Remember the SPSS discriminant analysis program gives you a lot of output you will not use. We again will look at only five tables. The first two tables to look at are shown in Exhibit 17.24. Note that the discriminant function is highly significant (Wilks’ Lambda of .000) and that the predictive accuracy is good (77.3% correctly classified). Recall that group 1 of our cluster analysis solution had relatively fewer customers than did group 2. The mean level of loyalty of the customers is shown in the Classification Results section of the exhibit.
To find out which of the independent variables help us to best predict group membership we look at the information in two tables (shown in Exhibit 17.25). Results shown in the table labeled Tests of Equality of Group Means show which nutrition lifestyle variables differ on a univariate basis. Note that all three predictor variables are highly significant. To consider the variables from a multivariate perspective, use the information from the Structure Matrix table. The structure matrix numbers are all quite large and can therefore be considered to be helpful in predicting group membership. Like the univariate results, all of the variables help us to predict group membership. The strongest nutrition variable is X4 (.882), the second best predictor is X10 (.818), and the least predictive but still helpful is X8 (.622).
To interpret the meaning of the discriminant analysis results we examine the means of the nutrition variables shown in the Group Statistics table of Exhibit 17.26. Note that the means for all three nutrition variables in the Most Loyal group are lower than the means in the Least Loyal group. Moreover, based on the information provided in Exhibit 17.25 we know all of the nutrition variables are significantly different. Thus, customers in the Most Loyal group are significantly less “nutrition conscious” than those in the Least Loyal group.

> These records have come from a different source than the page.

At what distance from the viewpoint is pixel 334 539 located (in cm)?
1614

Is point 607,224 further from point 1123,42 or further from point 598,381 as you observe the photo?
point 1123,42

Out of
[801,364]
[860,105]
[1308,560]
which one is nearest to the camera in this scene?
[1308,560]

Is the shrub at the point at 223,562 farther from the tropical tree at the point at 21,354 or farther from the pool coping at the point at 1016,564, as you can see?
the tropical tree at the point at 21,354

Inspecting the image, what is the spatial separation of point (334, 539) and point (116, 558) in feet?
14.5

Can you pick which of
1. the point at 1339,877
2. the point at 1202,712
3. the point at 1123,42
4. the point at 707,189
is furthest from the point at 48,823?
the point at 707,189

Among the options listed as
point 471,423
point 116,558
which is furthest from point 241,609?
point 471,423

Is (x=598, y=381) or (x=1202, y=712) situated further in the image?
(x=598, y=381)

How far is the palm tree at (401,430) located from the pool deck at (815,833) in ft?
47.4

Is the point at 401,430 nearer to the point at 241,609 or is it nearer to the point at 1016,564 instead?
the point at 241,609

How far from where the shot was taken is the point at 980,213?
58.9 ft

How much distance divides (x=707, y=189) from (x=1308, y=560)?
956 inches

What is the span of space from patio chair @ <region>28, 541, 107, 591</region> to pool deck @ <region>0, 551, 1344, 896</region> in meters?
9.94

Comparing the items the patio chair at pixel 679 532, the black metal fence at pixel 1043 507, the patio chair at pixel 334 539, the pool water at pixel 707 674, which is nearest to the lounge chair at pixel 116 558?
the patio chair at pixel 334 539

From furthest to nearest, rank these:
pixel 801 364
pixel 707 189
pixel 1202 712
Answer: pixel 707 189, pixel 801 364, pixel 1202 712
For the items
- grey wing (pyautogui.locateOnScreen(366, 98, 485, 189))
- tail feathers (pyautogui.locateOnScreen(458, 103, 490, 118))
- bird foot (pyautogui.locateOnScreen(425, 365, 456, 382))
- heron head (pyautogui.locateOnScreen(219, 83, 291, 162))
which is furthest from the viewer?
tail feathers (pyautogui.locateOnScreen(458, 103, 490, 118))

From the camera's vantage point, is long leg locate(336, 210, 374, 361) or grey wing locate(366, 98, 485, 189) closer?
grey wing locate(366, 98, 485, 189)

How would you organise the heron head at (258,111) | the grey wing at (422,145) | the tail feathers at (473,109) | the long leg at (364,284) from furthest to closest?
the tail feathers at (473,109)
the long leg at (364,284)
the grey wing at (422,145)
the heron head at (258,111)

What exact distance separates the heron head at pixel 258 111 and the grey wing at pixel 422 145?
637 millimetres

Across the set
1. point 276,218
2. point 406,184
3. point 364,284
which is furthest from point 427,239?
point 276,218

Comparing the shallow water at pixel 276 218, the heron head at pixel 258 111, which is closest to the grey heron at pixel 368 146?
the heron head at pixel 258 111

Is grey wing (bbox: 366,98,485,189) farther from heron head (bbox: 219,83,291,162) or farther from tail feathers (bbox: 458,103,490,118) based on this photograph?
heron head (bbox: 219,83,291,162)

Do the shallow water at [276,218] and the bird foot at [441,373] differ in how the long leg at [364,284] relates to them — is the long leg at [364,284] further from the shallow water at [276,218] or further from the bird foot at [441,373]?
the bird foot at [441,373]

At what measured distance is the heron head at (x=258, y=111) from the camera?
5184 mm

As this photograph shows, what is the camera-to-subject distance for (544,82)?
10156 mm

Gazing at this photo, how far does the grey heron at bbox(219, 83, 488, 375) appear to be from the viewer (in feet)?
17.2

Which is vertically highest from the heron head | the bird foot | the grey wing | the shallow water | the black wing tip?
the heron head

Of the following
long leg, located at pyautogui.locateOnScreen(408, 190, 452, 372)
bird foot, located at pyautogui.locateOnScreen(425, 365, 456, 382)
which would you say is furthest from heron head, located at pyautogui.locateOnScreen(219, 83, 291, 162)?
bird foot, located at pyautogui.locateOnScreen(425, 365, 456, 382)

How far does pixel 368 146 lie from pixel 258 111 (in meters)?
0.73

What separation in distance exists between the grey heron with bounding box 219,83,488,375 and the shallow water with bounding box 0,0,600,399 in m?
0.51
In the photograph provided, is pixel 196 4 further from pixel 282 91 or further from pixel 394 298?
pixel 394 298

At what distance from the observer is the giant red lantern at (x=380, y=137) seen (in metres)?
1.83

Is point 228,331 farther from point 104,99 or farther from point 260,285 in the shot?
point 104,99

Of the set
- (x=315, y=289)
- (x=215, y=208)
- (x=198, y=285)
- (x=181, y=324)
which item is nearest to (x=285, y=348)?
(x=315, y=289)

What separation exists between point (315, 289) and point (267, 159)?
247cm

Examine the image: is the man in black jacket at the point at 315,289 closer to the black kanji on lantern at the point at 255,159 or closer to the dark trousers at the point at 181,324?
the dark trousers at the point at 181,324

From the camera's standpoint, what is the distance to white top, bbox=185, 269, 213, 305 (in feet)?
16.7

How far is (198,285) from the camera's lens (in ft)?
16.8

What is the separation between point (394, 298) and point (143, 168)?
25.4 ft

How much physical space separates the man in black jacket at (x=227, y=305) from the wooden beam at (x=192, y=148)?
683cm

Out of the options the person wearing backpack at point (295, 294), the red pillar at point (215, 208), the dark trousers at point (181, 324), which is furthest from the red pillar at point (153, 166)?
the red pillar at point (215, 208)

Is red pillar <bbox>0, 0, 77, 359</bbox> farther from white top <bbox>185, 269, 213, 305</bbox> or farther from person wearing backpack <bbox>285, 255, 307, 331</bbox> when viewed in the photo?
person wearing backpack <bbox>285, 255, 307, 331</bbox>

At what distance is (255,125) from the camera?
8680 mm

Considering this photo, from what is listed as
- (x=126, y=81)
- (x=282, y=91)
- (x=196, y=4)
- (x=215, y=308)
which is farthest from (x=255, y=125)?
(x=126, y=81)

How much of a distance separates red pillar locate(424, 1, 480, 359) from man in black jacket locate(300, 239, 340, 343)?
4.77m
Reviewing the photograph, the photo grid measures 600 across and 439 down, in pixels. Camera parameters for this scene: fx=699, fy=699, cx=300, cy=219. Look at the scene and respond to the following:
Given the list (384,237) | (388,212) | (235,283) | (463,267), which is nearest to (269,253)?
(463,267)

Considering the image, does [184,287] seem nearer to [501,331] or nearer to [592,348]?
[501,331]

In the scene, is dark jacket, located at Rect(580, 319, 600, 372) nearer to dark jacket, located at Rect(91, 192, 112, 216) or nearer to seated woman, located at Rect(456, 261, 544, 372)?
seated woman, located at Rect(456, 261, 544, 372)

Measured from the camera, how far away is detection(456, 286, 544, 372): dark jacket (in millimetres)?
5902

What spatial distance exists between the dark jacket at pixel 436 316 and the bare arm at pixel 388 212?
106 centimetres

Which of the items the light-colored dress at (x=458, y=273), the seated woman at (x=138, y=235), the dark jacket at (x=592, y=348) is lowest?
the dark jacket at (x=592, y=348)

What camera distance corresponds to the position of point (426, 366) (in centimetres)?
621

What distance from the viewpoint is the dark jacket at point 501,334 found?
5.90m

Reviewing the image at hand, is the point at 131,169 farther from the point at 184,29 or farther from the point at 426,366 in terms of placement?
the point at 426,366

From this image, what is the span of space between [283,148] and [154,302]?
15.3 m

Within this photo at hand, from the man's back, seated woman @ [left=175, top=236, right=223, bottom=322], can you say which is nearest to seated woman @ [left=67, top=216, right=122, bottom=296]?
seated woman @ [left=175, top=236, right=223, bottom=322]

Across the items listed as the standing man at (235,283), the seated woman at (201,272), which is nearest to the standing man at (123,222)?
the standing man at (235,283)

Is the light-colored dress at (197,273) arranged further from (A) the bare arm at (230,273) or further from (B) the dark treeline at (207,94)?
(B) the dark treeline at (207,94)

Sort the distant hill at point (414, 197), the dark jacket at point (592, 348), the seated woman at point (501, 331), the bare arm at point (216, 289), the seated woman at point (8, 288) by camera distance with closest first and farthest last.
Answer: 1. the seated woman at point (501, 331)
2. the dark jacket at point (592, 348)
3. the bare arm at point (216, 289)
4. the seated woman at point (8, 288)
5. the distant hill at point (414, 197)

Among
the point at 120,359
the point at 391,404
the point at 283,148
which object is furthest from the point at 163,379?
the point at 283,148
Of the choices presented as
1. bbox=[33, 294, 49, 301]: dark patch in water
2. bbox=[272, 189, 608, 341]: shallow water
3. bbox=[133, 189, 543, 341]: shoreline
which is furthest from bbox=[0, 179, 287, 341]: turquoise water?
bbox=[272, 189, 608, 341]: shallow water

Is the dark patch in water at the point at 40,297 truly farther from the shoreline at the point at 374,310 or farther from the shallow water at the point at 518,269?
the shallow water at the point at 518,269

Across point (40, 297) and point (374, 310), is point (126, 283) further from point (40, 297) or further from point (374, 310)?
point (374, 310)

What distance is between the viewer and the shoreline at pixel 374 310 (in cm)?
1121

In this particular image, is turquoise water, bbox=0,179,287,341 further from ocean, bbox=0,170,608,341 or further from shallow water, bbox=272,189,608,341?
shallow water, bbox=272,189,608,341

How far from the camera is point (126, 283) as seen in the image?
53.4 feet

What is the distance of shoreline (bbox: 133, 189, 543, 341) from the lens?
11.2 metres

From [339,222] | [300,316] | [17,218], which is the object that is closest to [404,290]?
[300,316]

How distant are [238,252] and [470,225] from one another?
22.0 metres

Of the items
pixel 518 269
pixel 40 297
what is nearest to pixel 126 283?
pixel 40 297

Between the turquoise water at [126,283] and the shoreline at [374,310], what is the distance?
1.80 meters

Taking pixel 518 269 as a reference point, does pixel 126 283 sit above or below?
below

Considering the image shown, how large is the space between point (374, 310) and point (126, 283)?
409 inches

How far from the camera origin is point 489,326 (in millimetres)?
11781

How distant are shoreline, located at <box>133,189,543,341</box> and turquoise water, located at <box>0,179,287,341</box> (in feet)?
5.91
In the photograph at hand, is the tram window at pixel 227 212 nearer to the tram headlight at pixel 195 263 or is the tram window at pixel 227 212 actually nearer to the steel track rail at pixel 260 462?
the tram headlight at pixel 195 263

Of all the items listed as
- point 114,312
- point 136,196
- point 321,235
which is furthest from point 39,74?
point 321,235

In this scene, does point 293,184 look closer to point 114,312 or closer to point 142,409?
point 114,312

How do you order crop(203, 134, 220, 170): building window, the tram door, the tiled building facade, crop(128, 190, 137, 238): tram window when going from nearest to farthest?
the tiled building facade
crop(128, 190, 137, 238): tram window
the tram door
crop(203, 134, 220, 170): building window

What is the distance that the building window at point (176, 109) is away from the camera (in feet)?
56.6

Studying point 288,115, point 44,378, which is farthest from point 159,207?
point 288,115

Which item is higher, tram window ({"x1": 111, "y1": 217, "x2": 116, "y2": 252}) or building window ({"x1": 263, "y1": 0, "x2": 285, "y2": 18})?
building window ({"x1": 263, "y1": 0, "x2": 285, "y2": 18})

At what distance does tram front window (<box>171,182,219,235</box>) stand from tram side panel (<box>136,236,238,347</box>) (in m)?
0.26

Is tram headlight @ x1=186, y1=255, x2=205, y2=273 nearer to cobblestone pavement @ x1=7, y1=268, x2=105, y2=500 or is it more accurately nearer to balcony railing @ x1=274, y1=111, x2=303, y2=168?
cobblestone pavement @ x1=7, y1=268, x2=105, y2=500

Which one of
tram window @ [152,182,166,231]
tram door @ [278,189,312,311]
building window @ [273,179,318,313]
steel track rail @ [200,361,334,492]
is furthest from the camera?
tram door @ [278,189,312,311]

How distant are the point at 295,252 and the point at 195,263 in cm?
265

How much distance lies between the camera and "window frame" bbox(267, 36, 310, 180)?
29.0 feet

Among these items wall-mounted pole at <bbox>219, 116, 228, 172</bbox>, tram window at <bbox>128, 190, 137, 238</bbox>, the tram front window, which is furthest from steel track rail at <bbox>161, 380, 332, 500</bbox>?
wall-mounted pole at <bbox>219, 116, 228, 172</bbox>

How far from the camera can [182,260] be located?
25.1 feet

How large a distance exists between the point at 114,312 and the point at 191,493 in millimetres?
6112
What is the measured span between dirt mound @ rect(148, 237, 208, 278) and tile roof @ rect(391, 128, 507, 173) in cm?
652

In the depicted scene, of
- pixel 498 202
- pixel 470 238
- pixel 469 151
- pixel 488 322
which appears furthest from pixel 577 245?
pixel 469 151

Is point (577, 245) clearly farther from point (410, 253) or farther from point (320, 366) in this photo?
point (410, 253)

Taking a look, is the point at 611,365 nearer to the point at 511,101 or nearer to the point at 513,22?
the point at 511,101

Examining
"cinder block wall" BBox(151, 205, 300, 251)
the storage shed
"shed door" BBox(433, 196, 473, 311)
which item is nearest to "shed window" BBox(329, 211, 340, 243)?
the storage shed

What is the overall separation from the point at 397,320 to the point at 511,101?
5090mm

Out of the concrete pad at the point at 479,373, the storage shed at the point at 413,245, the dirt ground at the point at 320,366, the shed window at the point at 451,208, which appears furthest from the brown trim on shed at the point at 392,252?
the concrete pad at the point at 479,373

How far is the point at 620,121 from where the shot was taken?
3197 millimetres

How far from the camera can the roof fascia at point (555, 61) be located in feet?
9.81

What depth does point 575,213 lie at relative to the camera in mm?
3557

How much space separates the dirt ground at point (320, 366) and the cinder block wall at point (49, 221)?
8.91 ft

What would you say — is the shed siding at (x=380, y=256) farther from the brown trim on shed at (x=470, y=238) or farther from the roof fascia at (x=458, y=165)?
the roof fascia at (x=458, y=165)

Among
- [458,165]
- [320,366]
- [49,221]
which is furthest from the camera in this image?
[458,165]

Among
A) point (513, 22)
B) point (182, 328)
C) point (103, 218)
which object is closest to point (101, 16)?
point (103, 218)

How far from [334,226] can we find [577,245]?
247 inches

Recall that Cluster One was not very loyal (mean = 3.5 on a 7-point scale) and Cluster Two (less nutrition conscious) was relatively loyal (based on a combination of variables X23 and X24). Thus, the results indicate the most loyal customers are less nutrition conscious. One interpretation of this finding might be that the owners of the Santa Fe Grill should consider putting some “Heart Healthy” entrees on their menu. But before doing that they need to look at loyalty as it relates only to the Santa Fe Grill. Up to this point the analysis has been with both restaurants combined.